Install these libraries with pip.

Let's import the libraries.

# Run in python console
import nltk; nltk.download('stopwords')

# Run in terminal or command prompt
python3 -m spacy download en

import re
import numpy as np
import pandas as pd
from pprint import pprint

# Gensim
import gensim
import gensim.corpora as corpora
from gensim.utils import simple_preprocess
from gensim.models import CoherenceModel

# spacy for lemmatization
import spacy

# Plotting tools
import pyLDAvis
import pyLDAvis.gensim 
import matplotlib.pyplot as plt
%matplotlib inline

Prepare Stopwords

from nltk.corpus import stopwords
stop_words = stopwords.words('english')

Import DataSet

Note: We are using here Amazon Mobile Dataset which you can download from here. I have unzipped and renamed the file as 'mobile.csv' for better handling.

df = pd.read_json('mobile.csv')

Remove unwanted character's, numbers and symbols.

df['Reviews'] = df['Reviews'].str.replace("[^a-zA-Z#]", " ")

Remove Stopwords

def remove_stopwords(docs):
    docs_new = " ".join([i for i in docs if i not in stop_words])
    return docs_new

reviews = [remove_stopwords(docs.split()) for docs in df['Reviews']]

Change reviews to lowercase.

reviews = [revs.lower() for revs in reviews]

Tokenize the reviews.

tokenized_reviews = pd.Series(reviews).apply(lambda x: x.split())

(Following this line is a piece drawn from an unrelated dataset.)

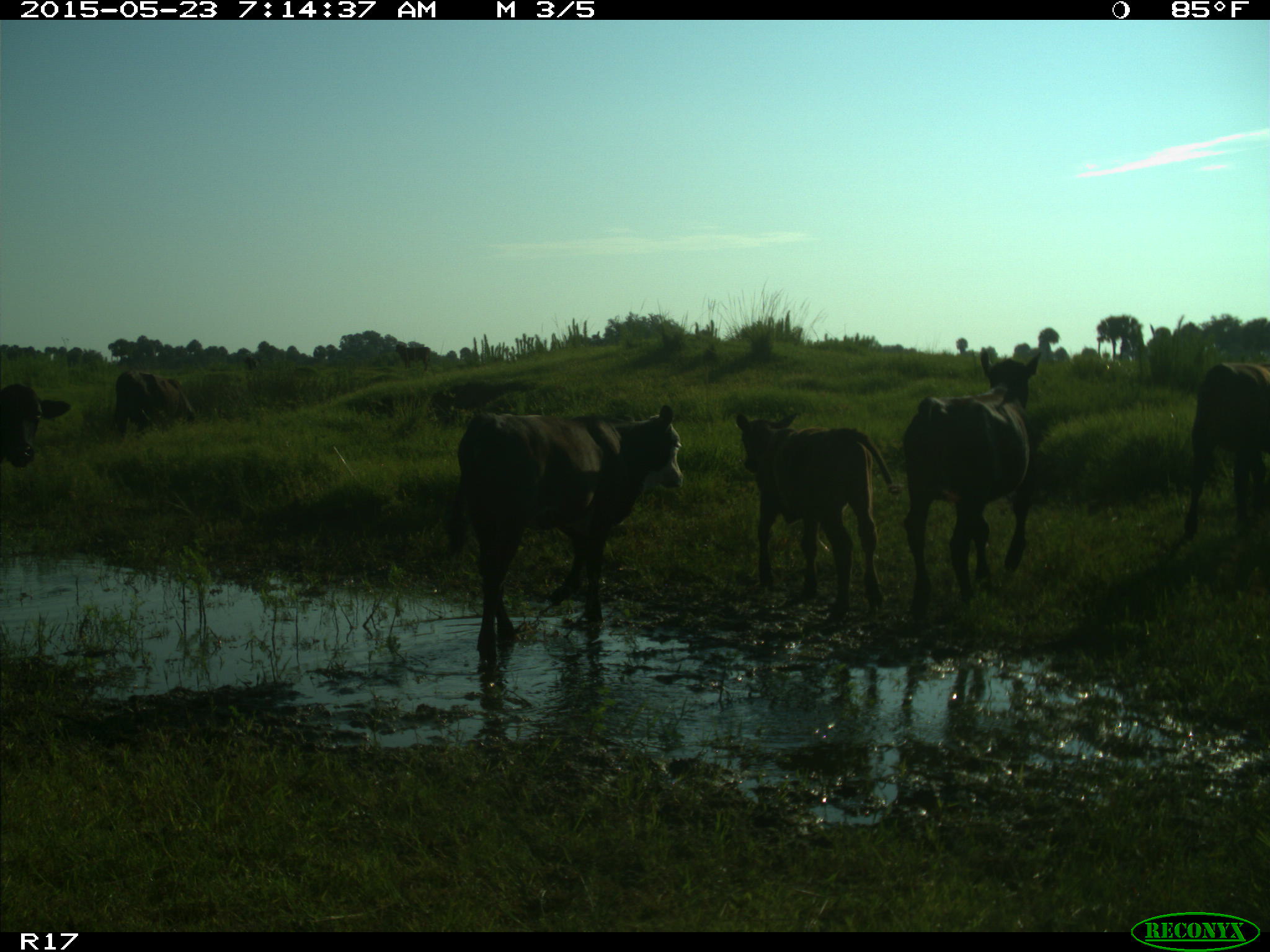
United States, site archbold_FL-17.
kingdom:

Lemmatize the tokenized reviews

def lemmatize(docs, tags=['NOUN', 'ADJ']): 
       lemmatize_Reviews = []
       for text in docs:
             joined_doc = nlp(" ".join(text)) 
             lemmatize_Reviews.append([token.lemma_ for token in joined_doc if token.pos_ in tags])
       return lemmatize_Reviews

lemmatized_reviews = lemmatization(tokenized_reviews)

Building the LDA model.

dictionary = corpora.Dictionary(lemmatized_reviews)

doc_term_matrix = [dictionary.doc2bow(lemma) for lemma in lemmatized_reviews]

LDA = gensim.models.ldamodel.LdaModel

# Build LDA model
lda = LDA(corpus=doc_term_matrix, id2word=dictionary, num_topics=5, random_state=42,
                chunksize=500, passes=20)

View the output of the Model.


Model Output: 

Here we can see the 2nd topic has keywords 'charge','battery','charger' so we can say that this topic is regarding the Mobile Charge.

Visualize the Topics from the Model. 

topicModel = pyLDAvis.gensim.prepare(lda, doc_term_matrix, dictionary)

That's All for now. See you in next. Thanks for reading.